Records from a data collection
╭──
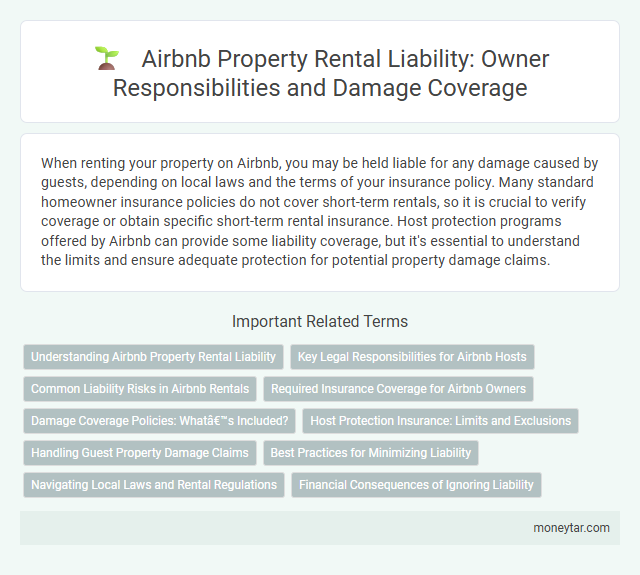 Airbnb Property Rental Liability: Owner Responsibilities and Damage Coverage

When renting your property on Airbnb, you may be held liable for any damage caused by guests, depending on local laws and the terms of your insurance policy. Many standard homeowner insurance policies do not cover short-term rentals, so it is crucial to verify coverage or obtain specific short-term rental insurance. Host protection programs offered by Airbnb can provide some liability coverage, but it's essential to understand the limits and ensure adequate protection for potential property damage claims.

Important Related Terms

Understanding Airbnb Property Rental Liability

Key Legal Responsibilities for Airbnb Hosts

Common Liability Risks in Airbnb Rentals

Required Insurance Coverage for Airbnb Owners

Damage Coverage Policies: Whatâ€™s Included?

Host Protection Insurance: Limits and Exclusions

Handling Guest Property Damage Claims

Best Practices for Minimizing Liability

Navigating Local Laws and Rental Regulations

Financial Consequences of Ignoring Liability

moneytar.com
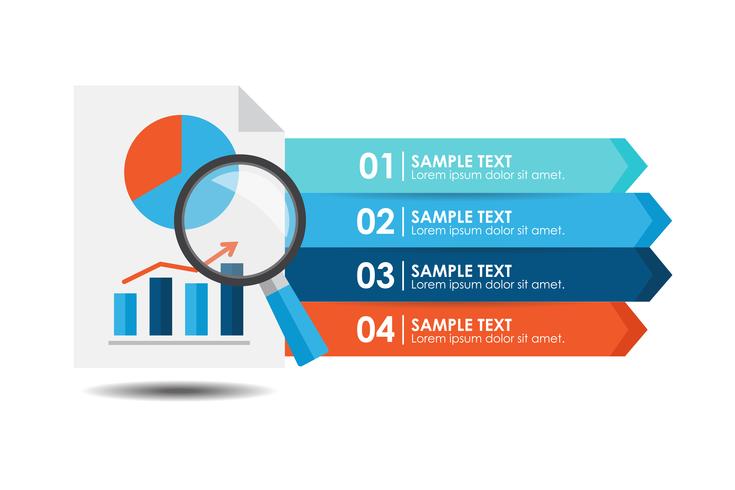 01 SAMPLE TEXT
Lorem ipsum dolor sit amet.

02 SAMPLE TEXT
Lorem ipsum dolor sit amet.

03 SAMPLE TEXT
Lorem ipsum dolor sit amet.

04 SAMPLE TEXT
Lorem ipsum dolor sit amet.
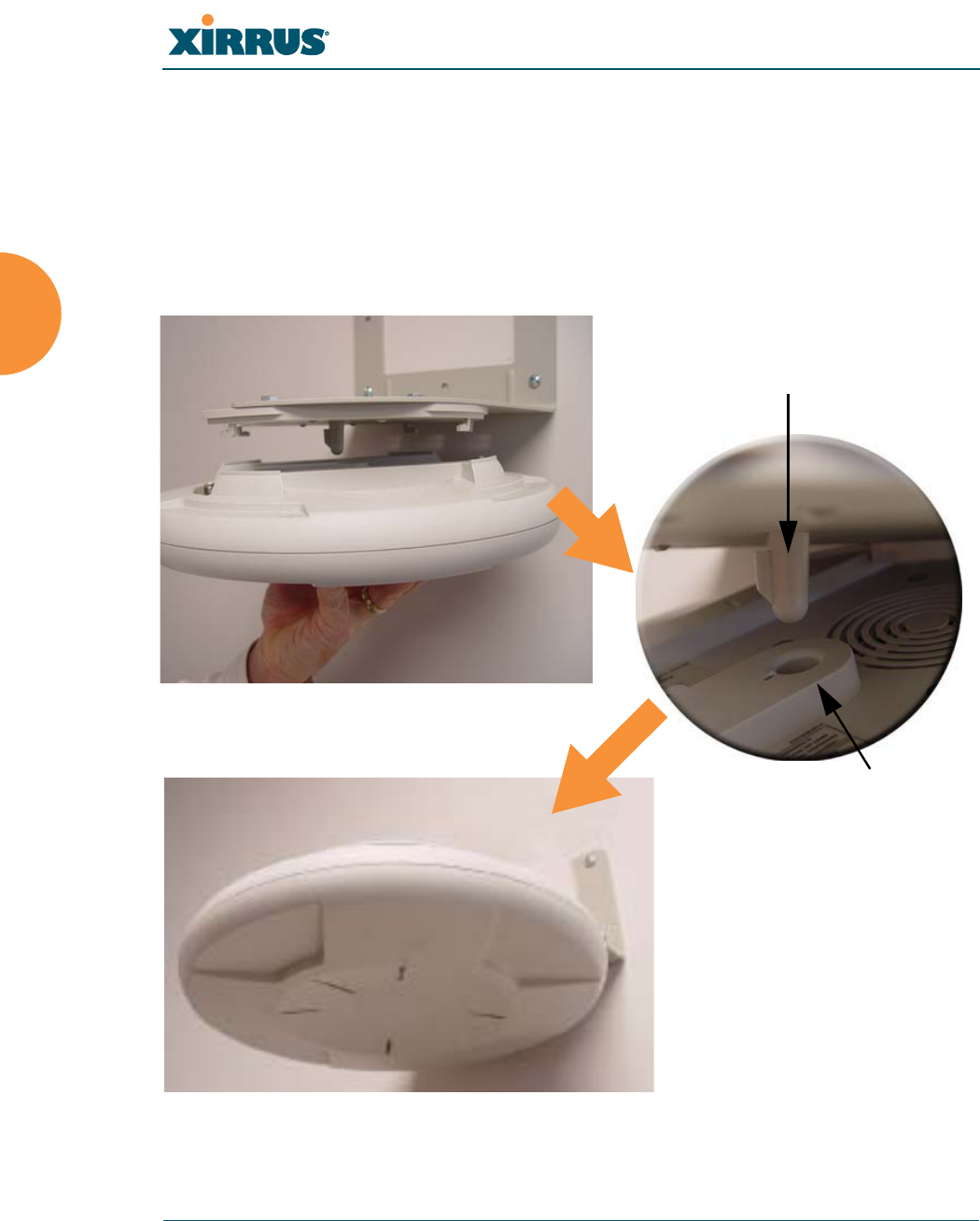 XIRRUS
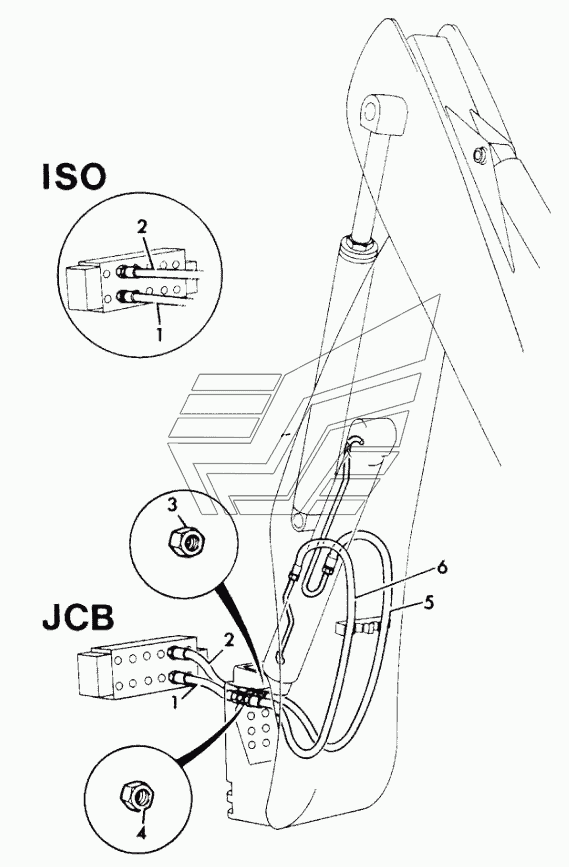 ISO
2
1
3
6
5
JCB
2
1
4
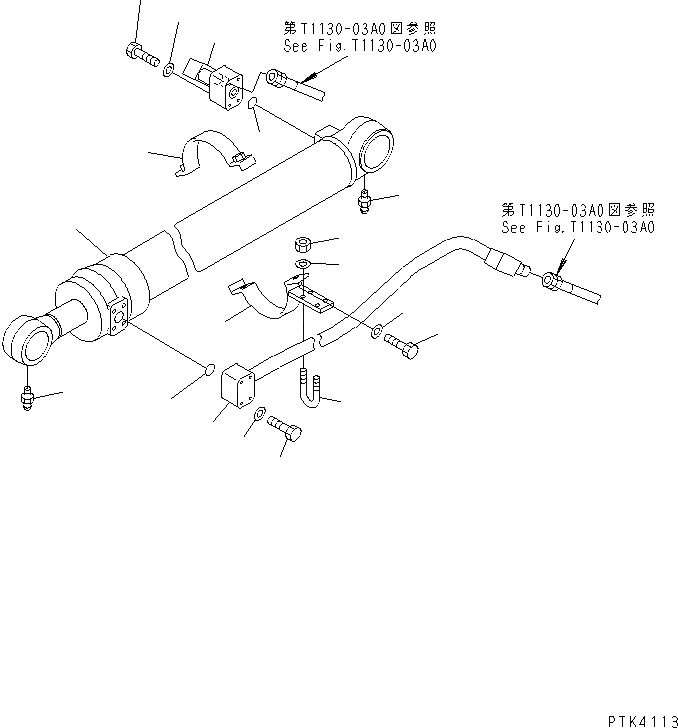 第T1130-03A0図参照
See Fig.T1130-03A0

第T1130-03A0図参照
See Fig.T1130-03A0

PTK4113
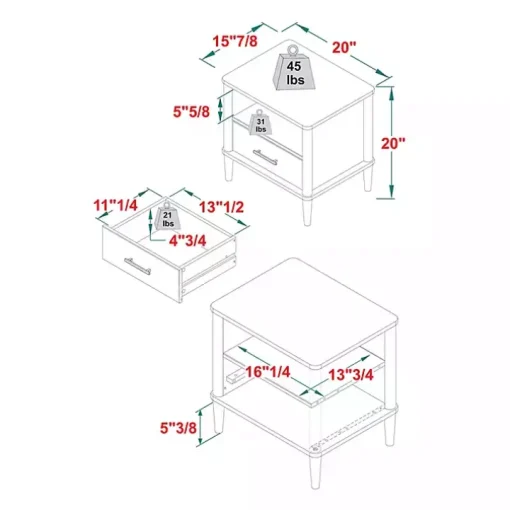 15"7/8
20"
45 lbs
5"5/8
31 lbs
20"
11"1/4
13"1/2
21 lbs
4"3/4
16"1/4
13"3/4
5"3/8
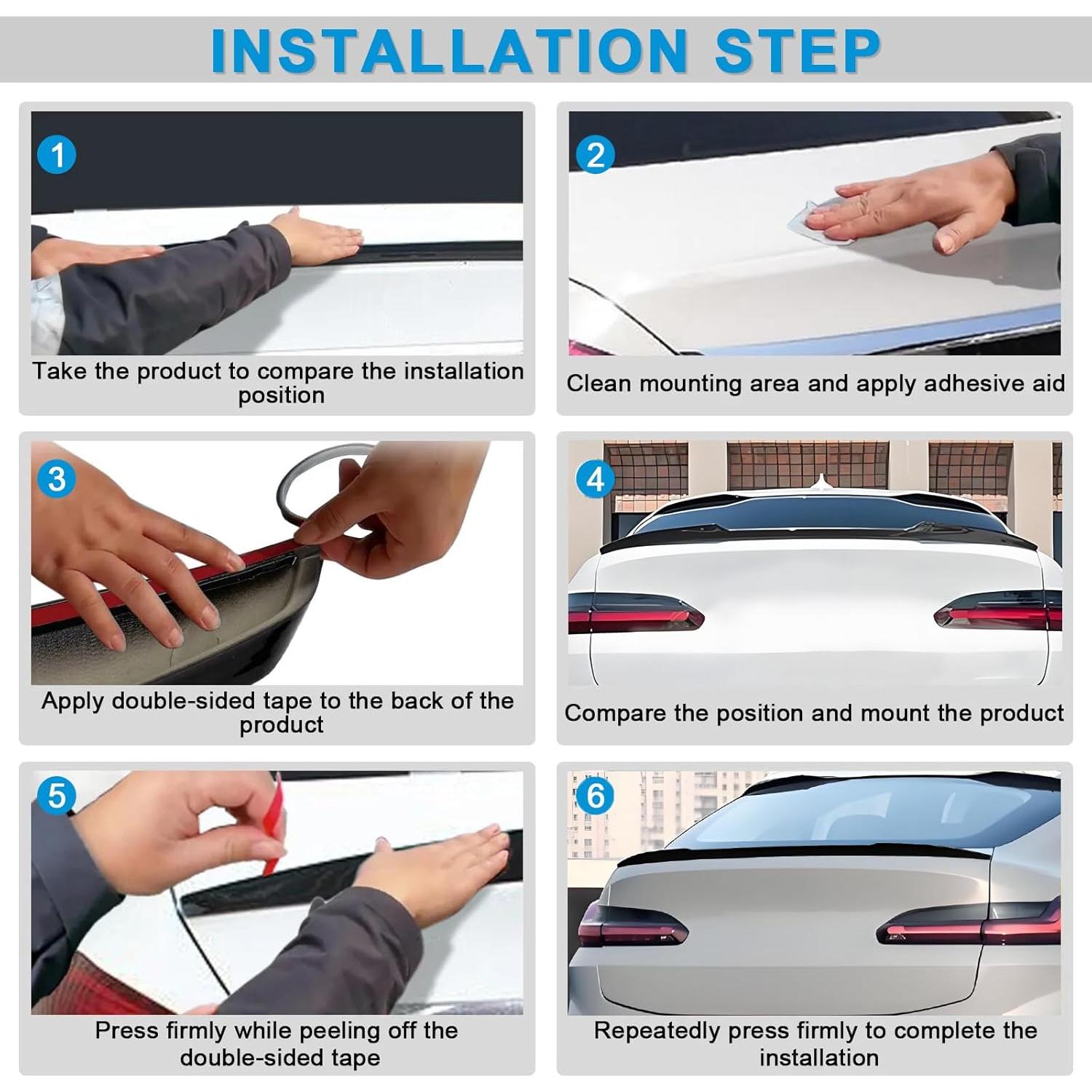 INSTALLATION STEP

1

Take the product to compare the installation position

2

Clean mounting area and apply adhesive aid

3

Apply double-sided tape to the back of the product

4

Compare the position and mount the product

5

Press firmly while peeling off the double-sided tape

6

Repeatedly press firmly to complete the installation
╰──
Your goal:
Please output all the records above exactly, leaving out every picture.

Output for this task:
 Airbnb Property Rental Liability: Owner Responsibilities and Damage Coverage

When renting your property on Airbnb, you may be held liable for any damage caused by guests, depending on local laws and the terms of your insurance policy. Many standard homeowner insurance policies do not cover short-term rentals, so it is crucial to verify coverage or obtain specific short-term rental insurance. Host protection programs offered by Airbnb can provide some liability coverage, but it's essential to understand the limits and ensure adequate protection for potential property damage claims.

Important Related Terms

Understanding Airbnb Property Rental Liability

Key Legal Responsibilities for Airbnb Hosts

Common Liability Risks in Airbnb Rentals

Required Insurance Coverage for Airbnb Owners

Damage Coverage Policies: Whatâ€™s Included?

Host Protection Insurance: Limits and Exclusions

Handling Guest Property Damage Claims

Best Practices for Minimizing Liability

Navigating Local Laws and Rental Regulations

Financial Consequences of Ignoring Liability

moneytar.com
 01 SAMPLE TEXT
Lorem ipsum dolor sit amet.

02 SAMPLE TEXT
Lorem ipsum dolor sit amet.

03 SAMPLE TEXT
Lorem ipsum dolor sit amet.

04 SAMPLE TEXT
Lorem ipsum dolor sit amet.
 XIRRUS
 ISO
2
1
3
6
5
JCB
2
1
4
 第T1130-03A0図参照
See Fig.T1130-03A0

第T1130-03A0図参照
See Fig.T1130-03A0

PTK4113
 15"7/8
20"
45 lbs
5"5/8
31 lbs
20"
11"1/4
13"1/2
21 lbs
4"3/4
16"1/4
13"3/4
5"3/8
 INSTALLATION STEP

1

Take the product to compare the installation position

2

Clean mounting area and apply adhesive aid

3

Apply double-sided tape to the back of the product

4

Compare the position and mount the product

5

Press firmly while peeling off the double-sided tape

6

Repeatedly press firmly to complete the installation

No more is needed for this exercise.